Moi-même j’ai rencontré un savant et un poète, alors que pour Trafalgar, je rencontrais deux forces de la nature rassemblées sous le signe de l’Audace… Vous êtes intrigués, avouez-le. Cela tombe bien, j’adore raconter des histoires, je sens que nous allons bien nous entendre !

Alors que dans mon monde le soleil venait tout juste de se lever et que ses paupières clignotaient encore avec paresse, depuis des heures déjà l’astre de leur propre univers s’était lassé de bailler. Une chose est certaine, notre savant et notre poète ne se complaisent pas dans une amitié futile avec l’oisiveté…

Trafalgar s’est donc rendu fort tôt dans leurs bureaux. Nous attendions ce moment avec impatience. Le savant et le poète sont toujours très occupés, comprenez-vous. C’est le savant qui est comme cela ! Il aime « quand dans l’agenda, cela ne rentre pas ». Lui, c’est Nicolas, et son pendant le poète, c’est Kiel. Ensemble, ils forment un tout, Pure Slo.

Dans leur monde, ceux que nous appelons trivialement des gens sont des riders. Ils ne marchent pas, ils glissent. Ils se coulent dans la street, ils se fondent dans l’onde soyeuse des lacs et filent entre les vagues fibreuses de la mer, ou bien ils brodent dans leur sillage, sur la blanche parka de la neige, trois mots et un bel adage : Glide the good.

Chez Kiel, glide signifie planer. Quand celle qui devait devenir sa petite amie a atterri à New York, ville natale de notre poète, son coeur s’est envolé. Il a vite compris que pour lui le good serait chez elle, là- bas à Lyon « the only place to be », et coeur et tripes ont survolé l’Atlantique en quête de belles histoires à raconter. Son sillage a croisé celui de notre savant, Nicolas.

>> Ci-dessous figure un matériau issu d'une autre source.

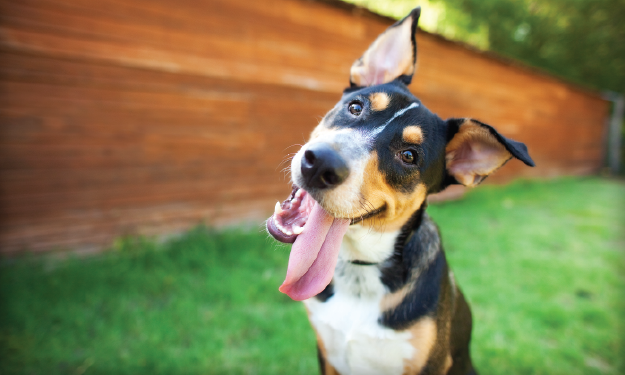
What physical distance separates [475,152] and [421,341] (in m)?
1.12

Nicolas avait tracé sa route de la tranquille Montélimar à la dynamique Lyon, parce qu’il aimait : « son côté outsider. Lyon a moins d’opportunités que Paris mais plus de possibilités. » Notre savant voulait fabriquer, dessiner, concevoir. Il a cheminé avec la prestigieuse INSA, puis il a campé quelques temps un poste dans lequel son rêve ne pouvait s’abriter, alors il s’en est allé, Audace à la main, pour trouver sa voie vers d’autres horizons.

Ce rêve, le voici : il voulait construire un bateau. Il le veut toujours, c’est un combat à vie dans lequel il ne déclarera pas forfait ! Et nous, Trafalgar Magazine, abondons dans son sens ! Car existe-t-il plus belles batailles que celles que l’on remporte en mer…?

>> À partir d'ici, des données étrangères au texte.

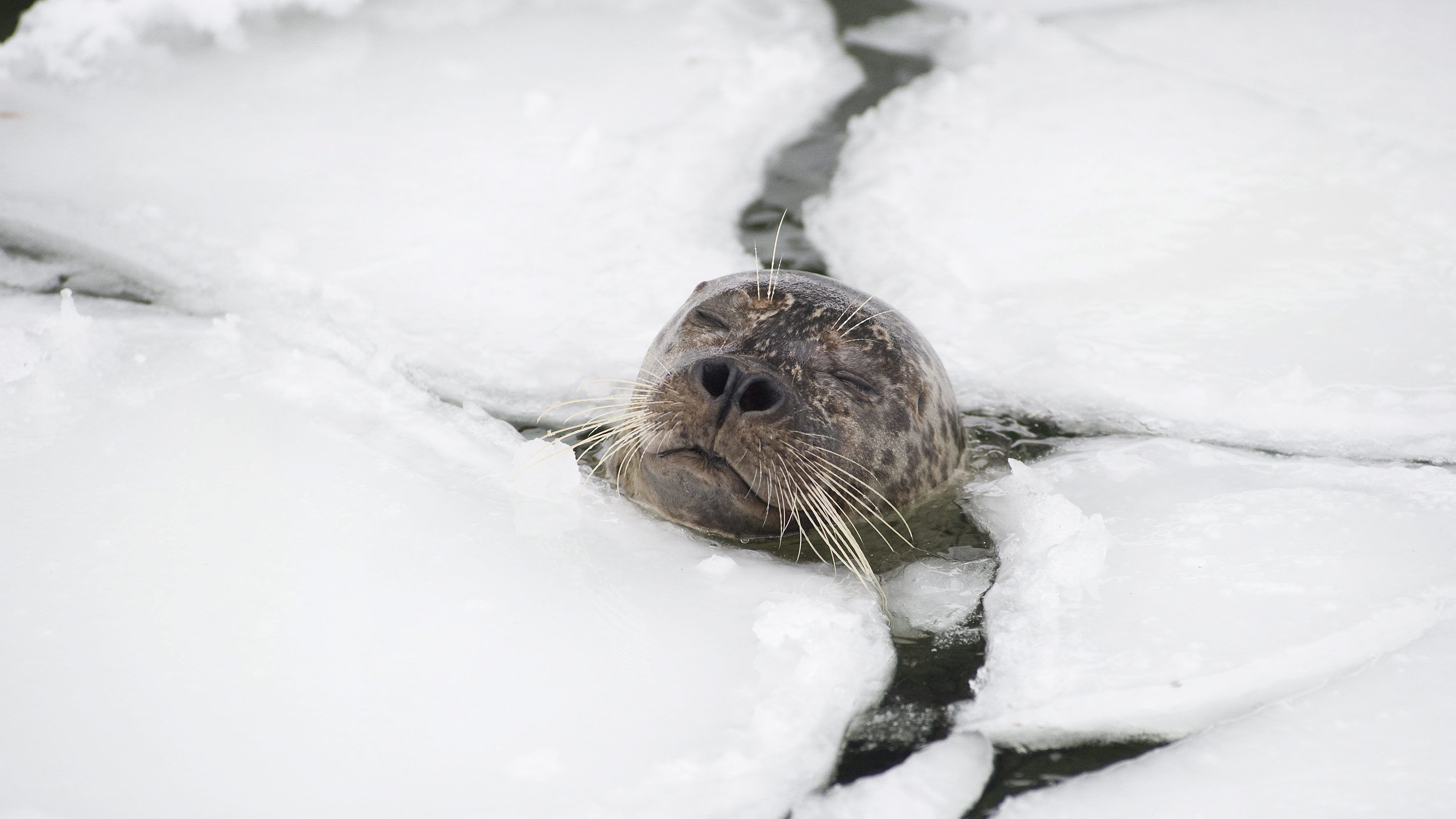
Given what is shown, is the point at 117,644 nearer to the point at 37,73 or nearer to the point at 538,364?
the point at 538,364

Mais en attendant de voir cette ambition s’incarner dans la réalité, nos amoureux de la glisse le font vivre dans les planches, ou plutôt dans les board. Ensemble ils imaginent, dessinent, modélisent et fabriquent des planches pour alimenter la grande communauté des riders. Kiel cherchait une halte où il pourrait laisser sa plume et sa créativité s’exprimer. Nicolas avait un sanctuaire, c’était un concept et un projet, mais il cherchait encore un univers où s’ancrer. Kiel lui a apporté cet univers, et le sanctuaire est devenu une marque à part entière : Pure Slo.

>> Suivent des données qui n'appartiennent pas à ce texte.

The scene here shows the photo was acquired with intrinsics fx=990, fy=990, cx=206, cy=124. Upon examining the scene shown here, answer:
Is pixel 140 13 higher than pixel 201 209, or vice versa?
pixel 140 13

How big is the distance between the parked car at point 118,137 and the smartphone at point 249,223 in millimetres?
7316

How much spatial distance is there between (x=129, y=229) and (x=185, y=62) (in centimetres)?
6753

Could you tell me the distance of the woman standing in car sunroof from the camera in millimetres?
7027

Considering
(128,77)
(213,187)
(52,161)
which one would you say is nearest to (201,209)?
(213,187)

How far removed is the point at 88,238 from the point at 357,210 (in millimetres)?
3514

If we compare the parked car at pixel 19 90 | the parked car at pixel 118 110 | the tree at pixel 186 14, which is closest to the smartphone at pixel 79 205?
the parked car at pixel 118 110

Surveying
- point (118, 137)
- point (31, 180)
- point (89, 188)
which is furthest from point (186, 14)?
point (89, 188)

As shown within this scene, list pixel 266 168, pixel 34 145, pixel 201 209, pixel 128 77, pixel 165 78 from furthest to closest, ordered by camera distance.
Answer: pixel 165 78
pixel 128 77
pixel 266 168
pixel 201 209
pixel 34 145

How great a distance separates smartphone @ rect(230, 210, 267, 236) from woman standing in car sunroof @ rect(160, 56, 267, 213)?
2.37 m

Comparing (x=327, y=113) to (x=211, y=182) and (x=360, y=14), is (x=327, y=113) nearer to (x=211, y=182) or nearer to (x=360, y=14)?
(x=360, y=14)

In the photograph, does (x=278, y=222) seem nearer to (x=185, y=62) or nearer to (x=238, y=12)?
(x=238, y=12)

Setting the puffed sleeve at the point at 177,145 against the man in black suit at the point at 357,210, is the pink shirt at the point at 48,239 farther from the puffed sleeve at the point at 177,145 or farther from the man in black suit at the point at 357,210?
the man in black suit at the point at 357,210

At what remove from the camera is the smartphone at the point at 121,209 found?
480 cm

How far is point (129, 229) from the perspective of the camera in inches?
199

Aujourd’hui, notre savant et notre poète s’amusent du hasard de leur rencontre : « J’adorerais voir les deux maps de notre vie, voir où est-ce qu’on est allés, quand on a été proches l’un de l’autre… », ce à quoi notre poète répond : « J’y avais jamais pensé ! Que toi tu étais sur les bateaux et que moi j’étais en train de faire du skate à New York ».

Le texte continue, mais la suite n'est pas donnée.